- [What the exercise asks]:
Copy only those lines which run from the line containing "Common Projects Achilles" to the end of the entries below, both inclusive, exactly as written and with no pictures.
┄┄┄┄┄┄
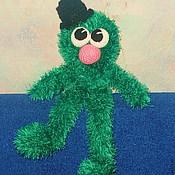 """Куклы и игрушки ручной работы. Ярмарка Мастеров - ручная работа Вязаная игрушка """"Пушистый Чудик"""". Handmade."""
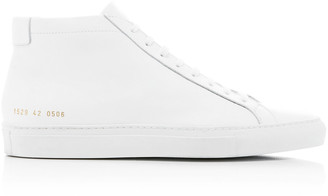 Common Projects Achilles Leather High-Top Sneakers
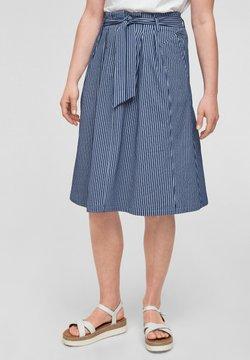 s.Oliver - A-Linien-Rock - dark blue stripes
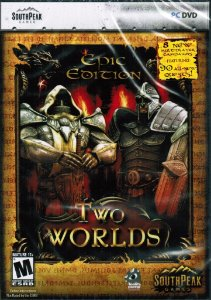 PC - Two Worlds Epic Edition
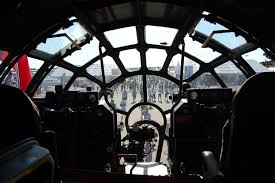B 29 Interior Behold The Most Fearsome Weapon In Human History The B 29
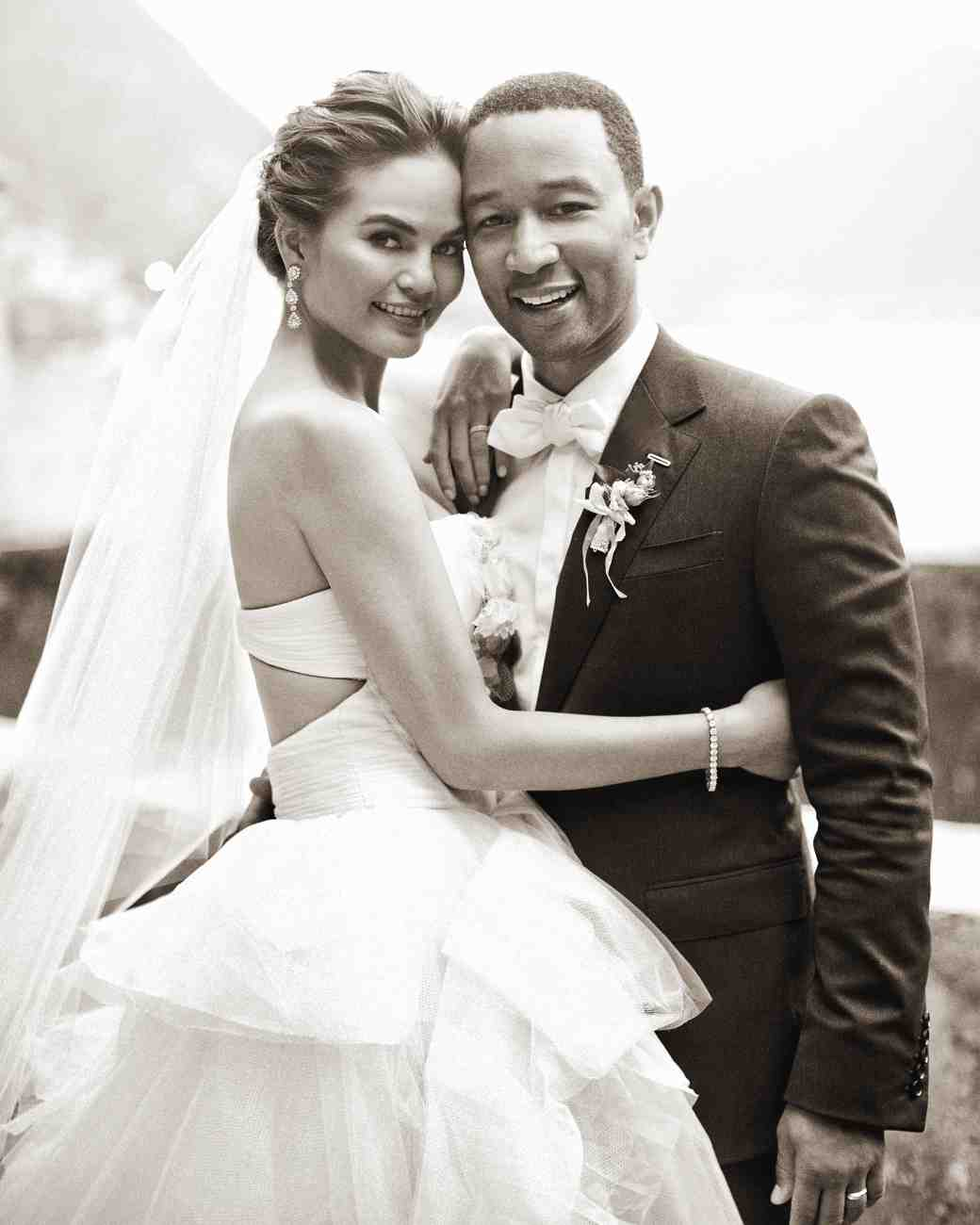15 celebrity wedding dresses youll love to envy 6 chrissy teigen ombrellifo Image collections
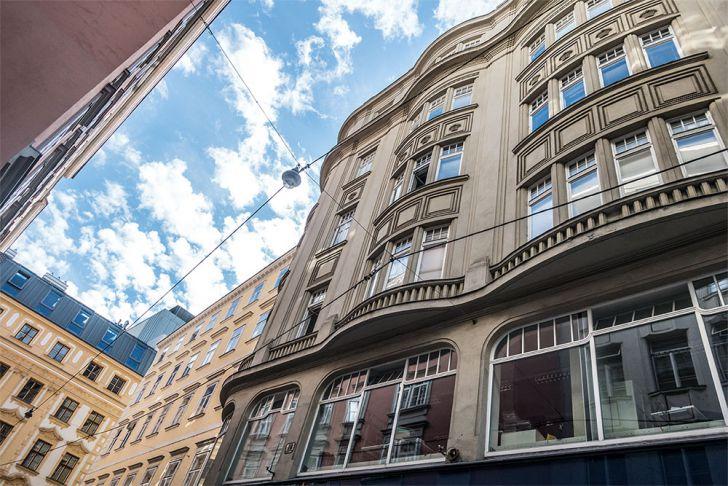 Adresse des Henkers Rauhensteingasse 10 (c) STADTBEKANNT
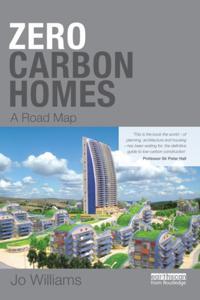 Zero-carbon Homes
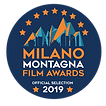 MilanoMontagnaFilmAwards-OfficialSelecti
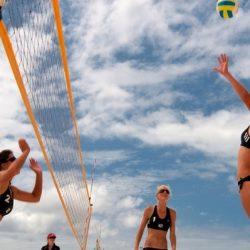 Пляжный спорт в Анапе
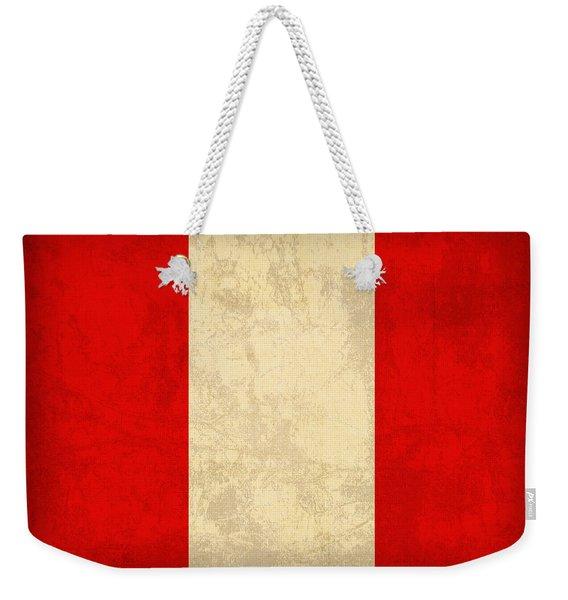 Peru Flag Vintage Distressed Finish Weekender Tote Bag
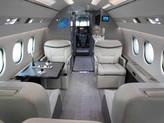 N610RL Interior Forward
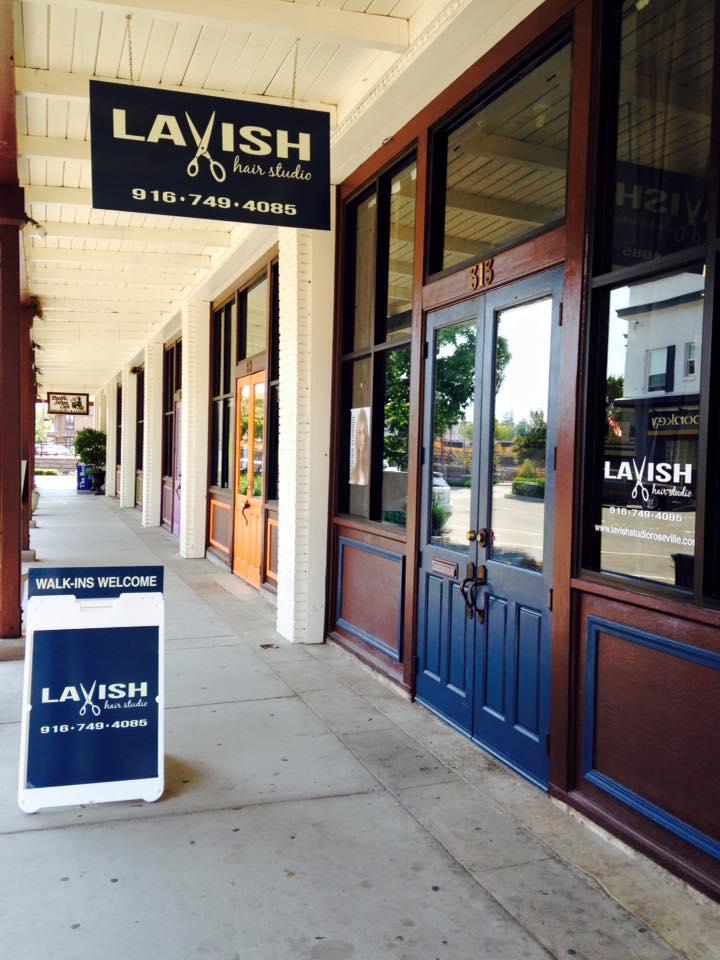 About Us Lavish Hair Studio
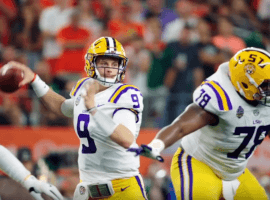Quarterback Joe Burrow will need protection from his offensive line if LSU is going to have a chance at upsetting Alabama on Saturday. (Image: Getty)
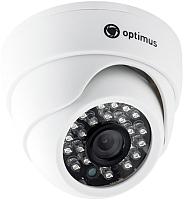 Аналоговая камера Optimus AHD-H022.1(2.8) V.2 -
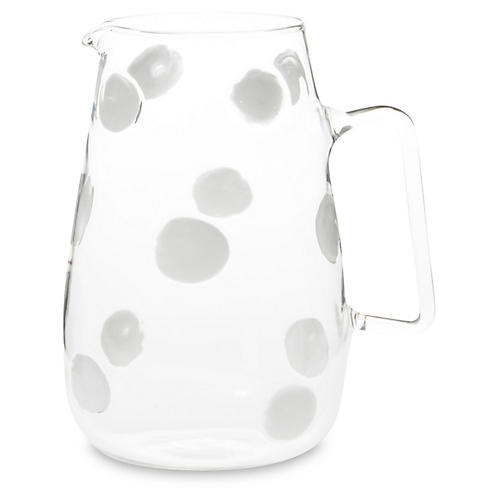 Drop Pitcher, Clear
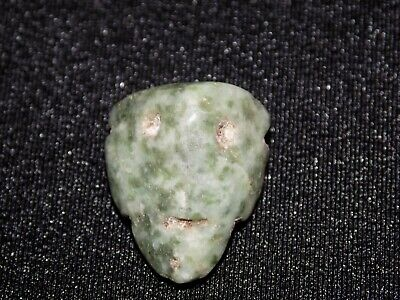 Pre-Columbian Carved Pendant Bead, Green Jade, Carved Face Bead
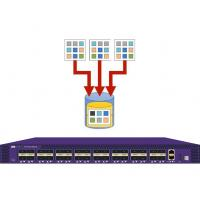 Network Deduplication Virtual Network Tap Optimize Network Speed And Visibility Manufactures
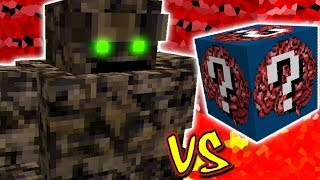 MONSTRO GIGANTE DE PEDRA VS. LUCKY BLOCK NERD (MINECRAFT LUCKY BLOCK CHALLENGE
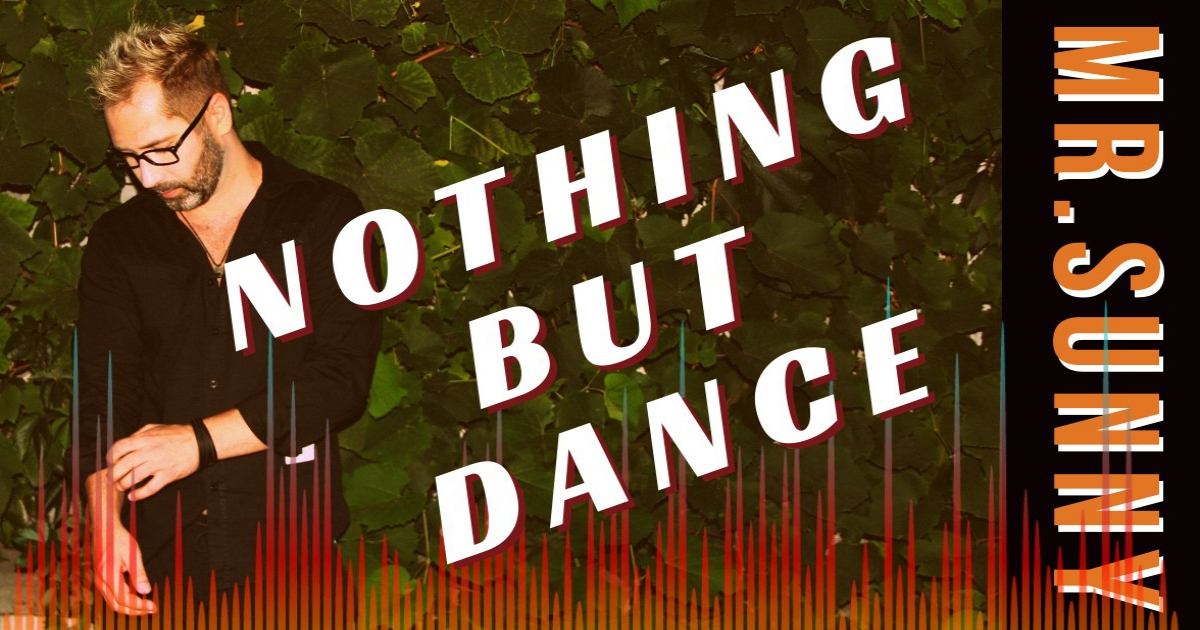 Nothing But Dance #03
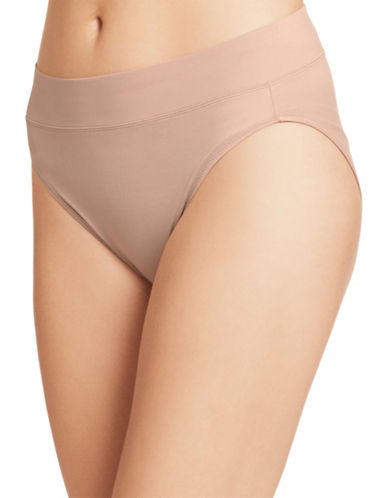 Warner'S No Pinch High Cut Briefs-BROWN-Medium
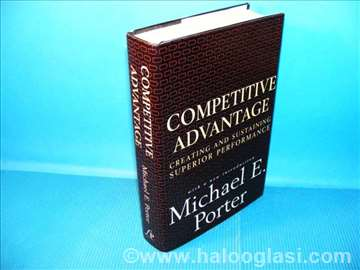 Competitive Advantage Michael E. Porter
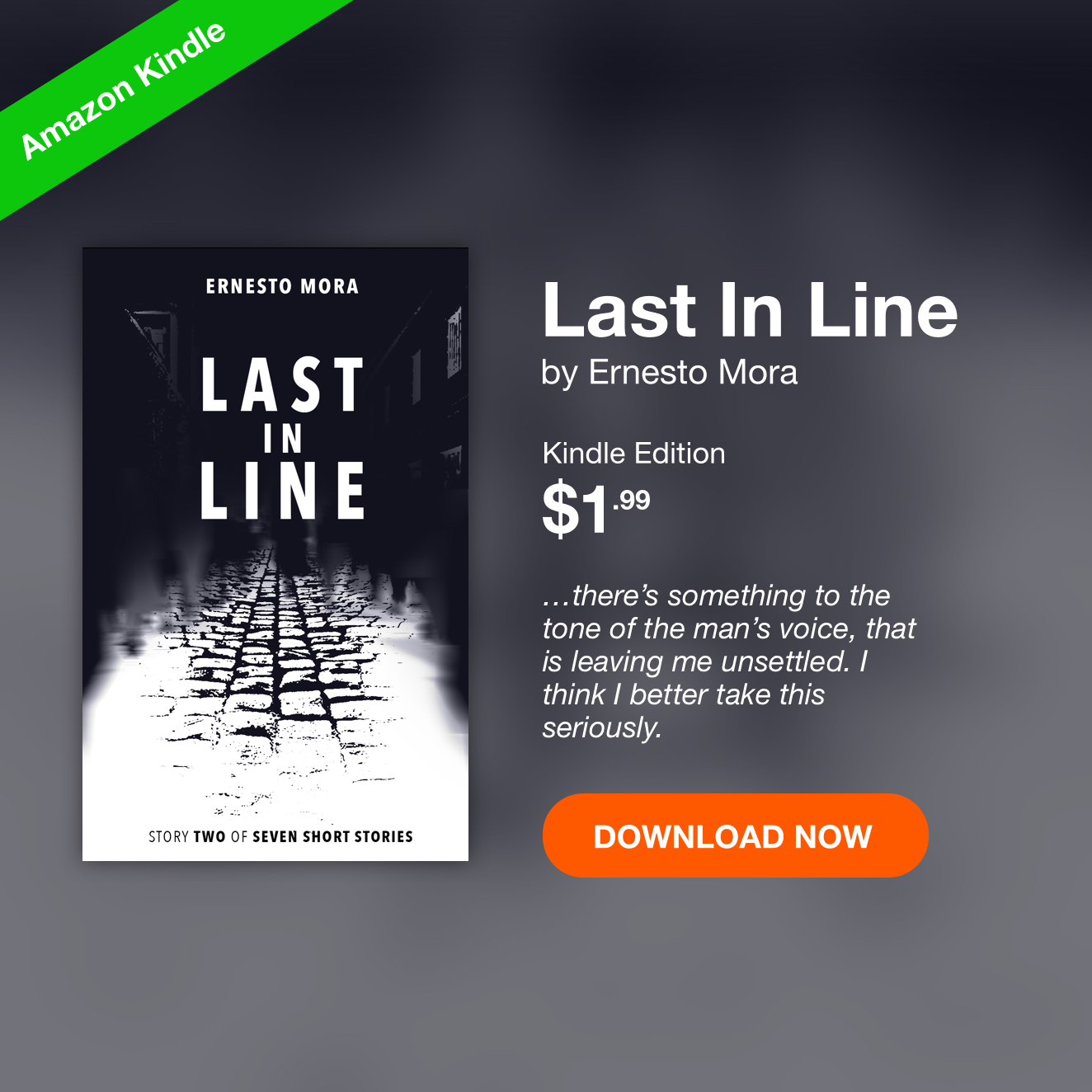 Last in Line by Ernesto Mora Download for Kindle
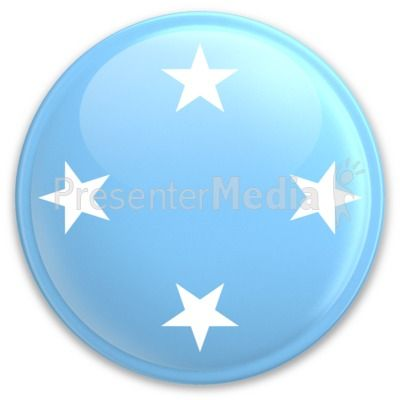 An image of Micronesia's flag on a button. #powerpoint #clipart #illustrations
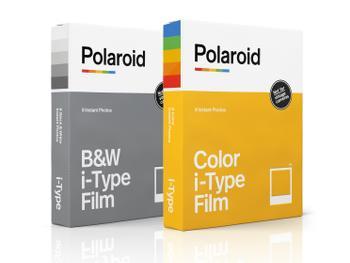 Polaroid Originals i-Type Film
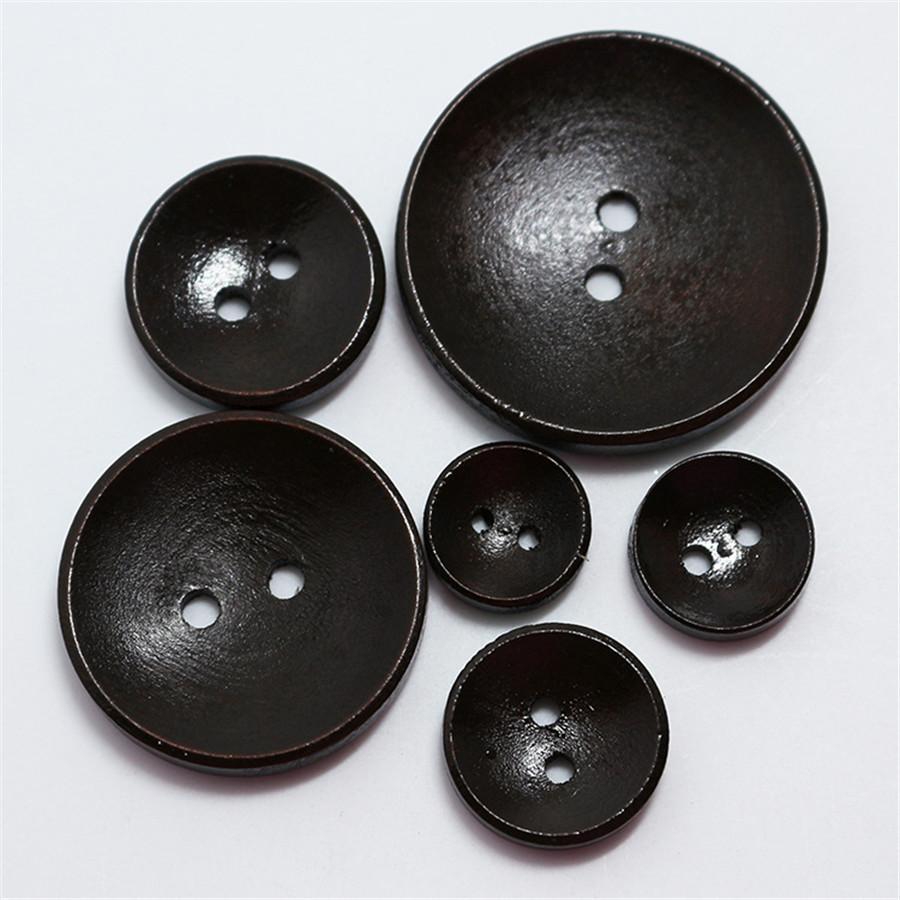 Large 28mm 34mm Patrón Marrón Efecto Madera Natural 4 botones de agujero Q210A-Q210B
┄┄┄┄┄┄
- [Written response]:
 Common Projects Achilles Leather High-Top Sneakers
 s.Oliver - A-Linien-Rock - dark blue stripes
 PC - Two Worlds Epic Edition
B 29 Interior Behold The Most Fearsome Weapon In Human History The B 29
15 celebrity wedding dresses youll love to envy 6 chrissy teigen ombrellifo Image collections
 Adresse des Henkers Rauhensteingasse 10 (c) STADTBEKANNT
 Zero-carbon Homes
 MilanoMontagnaFilmAwards-OfficialSelecti
 Пляжный спорт в Анапе
 Peru Flag Vintage Distressed Finish Weekender Tote Bag
 N610RL Interior Forward
 About Us Lavish Hair Studio
Quarterback Joe Burrow will need protection from his offensive line if LSU is going to have a chance at upsetting Alabama on Saturday. (Image: Getty)
 Аналоговая камера Optimus AHD-H022.1(2.8) V.2 -
 Drop Pitcher, Clear
 Pre-Columbian Carved Pendant Bead, Green Jade, Carved Face Bead
 Network Deduplication Virtual Network Tap Optimize Network Speed And Visibility Manufactures
 MONSTRO GIGANTE DE PEDRA VS. LUCKY BLOCK NERD (MINECRAFT LUCKY BLOCK CHALLENGE
 Nothing But Dance #03
 Warner'S No Pinch High Cut Briefs-BROWN-Medium
 Competitive Advantage Michael E. Porter
 Last in Line by Ernesto Mora Download for Kindle
 An image of Micronesia's flag on a button. #powerpoint #clipart #illustrations
 Polaroid Originals i-Type Film
 Large 28mm 34mm Patrón Marrón Efecto Madera Natural 4 botones de agujero Q210A-Q210B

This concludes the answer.